* Vorliegender Text *
++++++

Politik

Astrid Freudenstein will für die CSU den Chefsessel des Regensburger Rathauses erobern. (Foto: privat)

22.08.2019

"Da wird schon viel gegockelt"

Die Bundestagsabgeordnete und Regensburger Oberbürgermeister-Kandidatin Astrid Freudenstein (CSU) über den eklatanten Mangel an Frauen in der Kommunalpolitik, männlich geprägte Strukturen und ihre OB-Ambitionen

Wo sind die Frauen in der Kommunalpolitik? Nur fünf der 71 Landkreise in Bayern werden von Frauen geführt. Und lediglich 8 Prozent der Rathauschefs sind weiblich. In keinem anderen politischen Bereich des Freistaats ist der Frauenanteil so gering wie auf kommunaler Ebene. Die 45-jährige Regensburgerin Astrid Freudenstein (CSU) will das ändern. Sie will Oberbürgermeisterin ihrer Heimatstadt werden.

++++++

* Einträge im Datensatz *
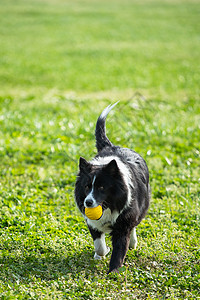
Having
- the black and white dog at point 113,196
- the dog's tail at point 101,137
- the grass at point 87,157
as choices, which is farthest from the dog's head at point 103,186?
the dog's tail at point 101,137

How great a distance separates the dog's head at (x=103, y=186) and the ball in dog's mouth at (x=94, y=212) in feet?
0.15

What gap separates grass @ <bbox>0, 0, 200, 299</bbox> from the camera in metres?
4.34

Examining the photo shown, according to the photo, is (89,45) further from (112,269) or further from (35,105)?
(112,269)

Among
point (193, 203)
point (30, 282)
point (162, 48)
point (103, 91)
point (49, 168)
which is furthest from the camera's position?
point (162, 48)

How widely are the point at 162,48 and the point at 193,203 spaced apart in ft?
63.9

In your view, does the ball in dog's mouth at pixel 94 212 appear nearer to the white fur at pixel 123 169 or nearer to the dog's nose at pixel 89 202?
the dog's nose at pixel 89 202

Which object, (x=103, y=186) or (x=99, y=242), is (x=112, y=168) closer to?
(x=103, y=186)

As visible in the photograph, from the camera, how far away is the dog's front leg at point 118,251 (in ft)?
14.2

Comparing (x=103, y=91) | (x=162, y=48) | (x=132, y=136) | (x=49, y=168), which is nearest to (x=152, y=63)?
(x=162, y=48)

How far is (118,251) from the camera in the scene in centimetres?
433

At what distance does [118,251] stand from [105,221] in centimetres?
37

++++++

* Aufgaben *
(a) Wie viele der 71 Landkreise in Bayern werden laut dem vorliegenden Text von Frauen geführt?
(b) Aktualisiere im vorliegenden Text den Abschnitt, der mit den Worten „Wo sind die“ beginnt und mit „ihrer Heimatstadt werden.“ endet. Gib ihn erneut wieder und setze dabei „Gemeindeoberhäupter“ an die Stelle von „Rathauschefs“.

* Richtige Antworten *
(a) Fünf der 71 Landkreise.

(b)
Wo sind die Frauen in der Kommunalpolitik? Nur fünf der 71 Landkreise in Bayern werden von Frauen geführt. Und lediglich 8 Prozent der Gemeindeoberhäupter sind weiblich. In keinem anderen politischen Bereich des Freistaats ist der Frauenanteil so gering wie auf kommunaler Ebene. Die 45-jährige Regensburgerin Astrid Freudenstein (CSU) will das ändern. Sie will Oberbürgermeisterin ihrer Heimatstadt werden.